Suite à cela, les juges ont donné leur avis sur le domaine qui correspondait à Camille. Ils ont dit qu'elle ne serait certainement pas dans un bureau et qu'elle pouvait s'attendre à être en contact avec les gens. Elle a ensuite parlé de ce qui l'attirait. Camille voulait être journaliste sportif. Les juges lui ont dit que ce n'était pas impossible, ils ont pris des notes et ils ont écouté ses motivations.
Camille retourne dans la salle d'attente dans laquelle elle va devoir patienter quelques heures avec les autres jeunes passés précédemment, le temps que les personnes qui travaillent pour l'affichage exposent les listes d'attribution des rôles.
Camille est anxieuse et sereine à la fois, il y a de l'espoir mais pas trop non plus.
Les heures passent, il est midi. Les listes arrivent. La voix du haut parleur appelle les jeunes par ordre alphabétique pour former une queue bien organisée.
Tous le monde s’exécute, certains jeunes pleurent, d'autres sautent de joie ou bien encore restent neutres.
-Votre attention, jeunes gens, après avoir consulté la liste, veuillez vous présenter au guichet d'entrée pour récupérer votre dossier contenant les informations pour votre début de formation au travail qui vous a été attribué et pour votre poursuite. Merci. dit la voix du haut parleur.
Le tour de Camille arrive, elle s'approche d'un pas hésitant de la liste.

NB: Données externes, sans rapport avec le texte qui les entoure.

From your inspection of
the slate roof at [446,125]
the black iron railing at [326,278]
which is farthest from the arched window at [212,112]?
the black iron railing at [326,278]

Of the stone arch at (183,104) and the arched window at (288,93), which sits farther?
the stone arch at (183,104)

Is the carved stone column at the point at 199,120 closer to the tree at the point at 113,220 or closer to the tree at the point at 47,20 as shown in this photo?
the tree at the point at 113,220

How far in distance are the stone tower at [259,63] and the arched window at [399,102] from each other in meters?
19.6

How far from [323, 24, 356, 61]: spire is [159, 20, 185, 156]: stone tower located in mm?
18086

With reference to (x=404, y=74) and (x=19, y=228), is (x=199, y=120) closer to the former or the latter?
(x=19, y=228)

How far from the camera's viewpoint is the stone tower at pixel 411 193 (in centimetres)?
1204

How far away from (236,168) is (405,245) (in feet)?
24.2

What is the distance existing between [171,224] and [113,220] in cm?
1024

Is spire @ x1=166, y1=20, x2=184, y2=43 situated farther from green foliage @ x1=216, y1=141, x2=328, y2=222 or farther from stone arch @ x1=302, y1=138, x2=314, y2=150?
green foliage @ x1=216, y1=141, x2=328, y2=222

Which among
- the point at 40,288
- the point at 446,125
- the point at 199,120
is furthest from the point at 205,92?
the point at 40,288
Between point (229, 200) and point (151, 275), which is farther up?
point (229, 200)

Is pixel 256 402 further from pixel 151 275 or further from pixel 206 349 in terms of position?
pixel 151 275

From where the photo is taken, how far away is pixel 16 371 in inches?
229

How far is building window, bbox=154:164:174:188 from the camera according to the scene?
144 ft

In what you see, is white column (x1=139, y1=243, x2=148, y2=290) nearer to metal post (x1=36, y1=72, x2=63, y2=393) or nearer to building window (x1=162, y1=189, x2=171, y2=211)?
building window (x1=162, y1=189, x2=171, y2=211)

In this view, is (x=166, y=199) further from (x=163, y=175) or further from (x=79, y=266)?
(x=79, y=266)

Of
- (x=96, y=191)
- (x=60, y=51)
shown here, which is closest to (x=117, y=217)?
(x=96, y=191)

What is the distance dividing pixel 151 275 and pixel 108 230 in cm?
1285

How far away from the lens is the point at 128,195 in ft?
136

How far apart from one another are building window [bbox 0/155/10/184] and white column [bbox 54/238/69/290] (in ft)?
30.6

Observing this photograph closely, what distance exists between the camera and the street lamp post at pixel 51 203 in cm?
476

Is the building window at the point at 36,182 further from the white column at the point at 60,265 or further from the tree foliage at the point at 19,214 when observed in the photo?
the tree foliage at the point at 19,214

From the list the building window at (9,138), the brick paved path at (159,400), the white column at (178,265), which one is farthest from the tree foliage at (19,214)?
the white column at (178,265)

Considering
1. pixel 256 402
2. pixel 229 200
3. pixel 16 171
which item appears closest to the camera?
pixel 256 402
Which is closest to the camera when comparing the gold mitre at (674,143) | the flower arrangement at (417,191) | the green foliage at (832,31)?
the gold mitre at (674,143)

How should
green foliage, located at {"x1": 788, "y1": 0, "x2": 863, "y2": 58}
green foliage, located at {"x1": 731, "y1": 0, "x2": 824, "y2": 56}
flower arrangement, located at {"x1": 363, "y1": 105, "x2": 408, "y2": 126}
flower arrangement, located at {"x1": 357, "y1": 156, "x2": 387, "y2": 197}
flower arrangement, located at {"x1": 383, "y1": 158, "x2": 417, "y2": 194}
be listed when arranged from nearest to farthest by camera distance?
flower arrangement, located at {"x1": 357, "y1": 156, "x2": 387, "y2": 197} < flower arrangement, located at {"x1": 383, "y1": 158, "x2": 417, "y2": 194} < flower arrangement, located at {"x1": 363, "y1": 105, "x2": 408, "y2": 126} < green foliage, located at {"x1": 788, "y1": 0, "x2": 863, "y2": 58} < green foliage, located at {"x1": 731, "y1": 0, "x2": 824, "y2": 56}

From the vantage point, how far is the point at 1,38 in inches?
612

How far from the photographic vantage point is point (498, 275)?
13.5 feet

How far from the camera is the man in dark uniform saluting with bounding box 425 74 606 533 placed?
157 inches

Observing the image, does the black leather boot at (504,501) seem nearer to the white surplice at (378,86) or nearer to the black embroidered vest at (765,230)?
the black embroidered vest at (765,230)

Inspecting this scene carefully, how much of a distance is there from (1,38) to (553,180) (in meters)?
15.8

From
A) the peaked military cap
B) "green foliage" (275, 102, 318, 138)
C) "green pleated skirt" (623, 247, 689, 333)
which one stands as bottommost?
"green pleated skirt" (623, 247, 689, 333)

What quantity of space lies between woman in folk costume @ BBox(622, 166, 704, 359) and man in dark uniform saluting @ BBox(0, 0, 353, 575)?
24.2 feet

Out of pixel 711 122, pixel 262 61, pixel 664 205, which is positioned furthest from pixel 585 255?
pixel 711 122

Puis soudain c'est le trou noir.
Camille est sortie de son sommeil par l'alarme de son réveil, il est 7h00, elle a rendez-vous avec la conseillère d'orientation du lycée pour parler de ce qu'elle souhaite faire après son baccalauréat. Elle est angoissée, elle a l'impression que tout ce qu'elle a pu faire jusqu'à aujourd'hui, sera jugé par la conseillère, comme si on décidait notre avenir en nous jugeant sur toute notre vie jusqu'ici.